課題文 =>

知ってて便利なアラビア語(パレスチナ・ヨルダン編)


*基本のあいさつ、返事*

アラビア語には挨拶の表現がたくさんあります。
遊牧民の多いアラビア半島で生まれた言葉、もてなしの文化に根づいてできた言葉だからかもしれません。
特にパレスチナ・ヨルダンでは状況にあわせて言う台詞、それへの返答などがだいたい決まっていて、
それを知っていれば地元の人たちに喜ばれ、スムーズに会話を交わすことができます。(「あんた、通だね?」って感じ?(^^))
イスラームの聖典「クルアーン(日本では『コーラン』と呼ばれることが多い)」を記した言葉でもあるので、
唯一神「アッラー」にまつわる表現も多いですが、異教徒が使っても特にとがめられることはありません。
表現のニュアンスの違い、使われる状況もあわせてまとめてみたので、参考にしてみてください。

”こんにちは” 「マルハバ(marhaba)」
 もっとも一般的なあいさつ。英語でいう「Hello !」のニュアンス。
(フスハーでは「マルハバン(marhaban)」だが最後のタンウィーンは口語では省略される。)

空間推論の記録
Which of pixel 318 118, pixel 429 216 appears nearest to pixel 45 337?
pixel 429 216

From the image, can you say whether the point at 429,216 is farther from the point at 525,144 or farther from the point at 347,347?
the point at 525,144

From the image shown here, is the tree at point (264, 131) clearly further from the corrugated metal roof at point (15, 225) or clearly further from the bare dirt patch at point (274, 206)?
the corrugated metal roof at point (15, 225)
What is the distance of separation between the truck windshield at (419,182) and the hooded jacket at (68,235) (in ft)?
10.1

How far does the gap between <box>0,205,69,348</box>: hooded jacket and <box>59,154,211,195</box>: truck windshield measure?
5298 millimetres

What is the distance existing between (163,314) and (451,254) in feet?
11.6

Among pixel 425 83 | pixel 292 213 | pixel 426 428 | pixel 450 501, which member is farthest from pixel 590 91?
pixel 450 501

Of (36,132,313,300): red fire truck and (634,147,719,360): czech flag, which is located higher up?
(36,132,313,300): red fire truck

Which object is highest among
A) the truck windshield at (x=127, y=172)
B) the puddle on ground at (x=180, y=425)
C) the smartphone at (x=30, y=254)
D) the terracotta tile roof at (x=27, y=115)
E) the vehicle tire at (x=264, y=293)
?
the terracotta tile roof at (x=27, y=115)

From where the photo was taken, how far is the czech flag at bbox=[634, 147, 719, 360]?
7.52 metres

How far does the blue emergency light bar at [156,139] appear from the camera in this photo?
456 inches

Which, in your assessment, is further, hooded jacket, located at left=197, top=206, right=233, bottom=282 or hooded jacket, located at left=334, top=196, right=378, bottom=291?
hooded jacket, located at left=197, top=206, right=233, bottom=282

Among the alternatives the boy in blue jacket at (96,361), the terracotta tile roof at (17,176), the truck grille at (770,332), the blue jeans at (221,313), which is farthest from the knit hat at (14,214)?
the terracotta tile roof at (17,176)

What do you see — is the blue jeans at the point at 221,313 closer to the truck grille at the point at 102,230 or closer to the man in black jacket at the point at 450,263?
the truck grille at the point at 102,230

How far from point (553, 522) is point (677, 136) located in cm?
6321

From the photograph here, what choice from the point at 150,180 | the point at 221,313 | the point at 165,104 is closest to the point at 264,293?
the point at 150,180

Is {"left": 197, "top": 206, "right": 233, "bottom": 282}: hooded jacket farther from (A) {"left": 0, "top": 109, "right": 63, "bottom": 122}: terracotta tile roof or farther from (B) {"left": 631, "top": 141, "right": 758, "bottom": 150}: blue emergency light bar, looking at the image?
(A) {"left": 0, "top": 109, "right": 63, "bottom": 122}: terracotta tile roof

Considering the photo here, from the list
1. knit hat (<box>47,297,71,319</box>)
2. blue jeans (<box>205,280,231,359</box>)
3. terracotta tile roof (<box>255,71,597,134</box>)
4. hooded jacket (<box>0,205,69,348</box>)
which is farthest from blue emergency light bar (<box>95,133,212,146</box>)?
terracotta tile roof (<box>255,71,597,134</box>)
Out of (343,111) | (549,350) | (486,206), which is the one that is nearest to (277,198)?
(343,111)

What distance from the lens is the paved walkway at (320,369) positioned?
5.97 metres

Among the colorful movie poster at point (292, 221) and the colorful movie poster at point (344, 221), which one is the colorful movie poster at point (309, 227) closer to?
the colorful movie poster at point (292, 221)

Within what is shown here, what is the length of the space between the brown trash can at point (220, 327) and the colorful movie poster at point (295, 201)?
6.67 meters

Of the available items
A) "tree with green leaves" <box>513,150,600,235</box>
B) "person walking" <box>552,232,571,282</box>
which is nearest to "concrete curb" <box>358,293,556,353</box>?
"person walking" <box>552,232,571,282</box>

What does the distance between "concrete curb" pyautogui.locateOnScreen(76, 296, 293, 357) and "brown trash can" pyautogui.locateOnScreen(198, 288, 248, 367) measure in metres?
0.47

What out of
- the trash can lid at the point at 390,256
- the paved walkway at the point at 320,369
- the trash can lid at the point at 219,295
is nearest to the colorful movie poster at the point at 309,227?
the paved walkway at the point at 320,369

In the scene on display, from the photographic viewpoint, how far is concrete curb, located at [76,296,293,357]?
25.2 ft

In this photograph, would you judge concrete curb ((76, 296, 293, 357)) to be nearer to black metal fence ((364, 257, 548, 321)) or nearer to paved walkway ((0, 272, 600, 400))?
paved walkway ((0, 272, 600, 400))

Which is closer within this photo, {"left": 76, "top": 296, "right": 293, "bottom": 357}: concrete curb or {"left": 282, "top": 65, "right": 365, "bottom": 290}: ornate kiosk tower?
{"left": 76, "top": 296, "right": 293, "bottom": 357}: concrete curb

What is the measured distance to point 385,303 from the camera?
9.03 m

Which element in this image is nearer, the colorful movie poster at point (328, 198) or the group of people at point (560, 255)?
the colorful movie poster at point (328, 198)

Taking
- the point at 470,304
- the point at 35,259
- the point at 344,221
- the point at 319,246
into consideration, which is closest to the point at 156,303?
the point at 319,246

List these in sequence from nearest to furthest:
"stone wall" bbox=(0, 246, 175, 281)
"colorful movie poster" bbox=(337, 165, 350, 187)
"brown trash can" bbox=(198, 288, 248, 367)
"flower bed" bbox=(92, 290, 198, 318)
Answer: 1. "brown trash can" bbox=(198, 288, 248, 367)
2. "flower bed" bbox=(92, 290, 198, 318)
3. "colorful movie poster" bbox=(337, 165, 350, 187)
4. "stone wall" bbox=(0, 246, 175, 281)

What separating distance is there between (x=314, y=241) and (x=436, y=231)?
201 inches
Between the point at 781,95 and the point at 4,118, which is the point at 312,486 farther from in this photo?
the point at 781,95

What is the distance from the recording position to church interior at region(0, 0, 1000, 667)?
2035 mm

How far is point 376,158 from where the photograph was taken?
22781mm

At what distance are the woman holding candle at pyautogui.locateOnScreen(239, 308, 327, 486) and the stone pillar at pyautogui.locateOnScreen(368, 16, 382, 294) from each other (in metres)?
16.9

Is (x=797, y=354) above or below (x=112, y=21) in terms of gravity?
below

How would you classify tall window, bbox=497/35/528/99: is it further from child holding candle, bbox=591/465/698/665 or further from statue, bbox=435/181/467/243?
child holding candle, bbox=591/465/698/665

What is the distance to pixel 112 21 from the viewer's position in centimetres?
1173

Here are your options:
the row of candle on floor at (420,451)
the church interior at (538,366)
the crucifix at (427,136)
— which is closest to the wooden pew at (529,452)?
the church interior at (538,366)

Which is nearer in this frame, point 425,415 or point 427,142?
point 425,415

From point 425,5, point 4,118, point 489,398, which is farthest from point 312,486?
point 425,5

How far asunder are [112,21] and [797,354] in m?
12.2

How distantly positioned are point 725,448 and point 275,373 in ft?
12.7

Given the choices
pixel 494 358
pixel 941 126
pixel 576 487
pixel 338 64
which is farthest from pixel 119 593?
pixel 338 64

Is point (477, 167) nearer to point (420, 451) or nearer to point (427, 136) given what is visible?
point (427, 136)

課題の指示 1 => 課題文から、「遊牧民の多いアラビア半島で生」から「がめられることはありません。」に至るまでの部分を、一字一句変えずに引用しなさい。
課題の指示 2 => 課題文にある次の一文を英語に訳しなさい。「イスラームの聖典「クルアーン(日本では『コーラン』と呼ばれることが多い)」を記した言葉でもあるので、唯一神「アッラー」にまつわる表現も多いですが、異教徒が使っても特にとがめられることはありません。」
課題の指示 3 => 課題文のうち「アラビア語には挨拶の表現が」で始まる段落を、主な事実を残したまま箇条書きに書き直しなさい。
このリストは課題文とは別の資料です。

完成した解答 1 =>
遊牧民の多いアラビア半島で生まれた言葉、もてなしの文化に根づいてできた言葉だからかもしれません。
特にパレスチナ・ヨルダンでは状況にあわせて言う台詞、それへの返答などがだいたい決まっていて、
それを知っていれば地元の人たちに喜ばれ、スムーズに会話を交わすことができます。(「あんた、通だね?」って感じ?(^^))
イスラームの聖典「クルアーン(日本では『コーラン』と呼ばれることが多い)」を記した言葉でもあるので、
唯一神「アッラー」にまつわる表現も多いですが、異教徒が使っても特にとがめられることはありません。

完成した解答 2 => Since it is also the language in which the Islamic scripture, the Quran (often called the "Koran" in Japan), was written, there are many expressions related to the one God, "Allah," but non-Muslims are not particularly reproached for using them.

完成した解答 3 =>
・アラビア語には挨拶の表現が多い。遊牧民の多いアラビア半島で生まれ、もてなしの文化に根づいた言葉だからかもしれない。
・パレスチナ・ヨルダンでは、状況にあわせて言う台詞とそれへの返答がだいたい決まっている。
・それを知っていれば地元の人たちに喜ばれ、スムーズに会話ができる。
・クルアーンを記した言葉でもあるため、唯一神「アッラー」にまつわる表現も多いが、異教徒が使っても特にとがめられない。
・表現のニュアンスの違いや使われる状況もあわせてまとめてある。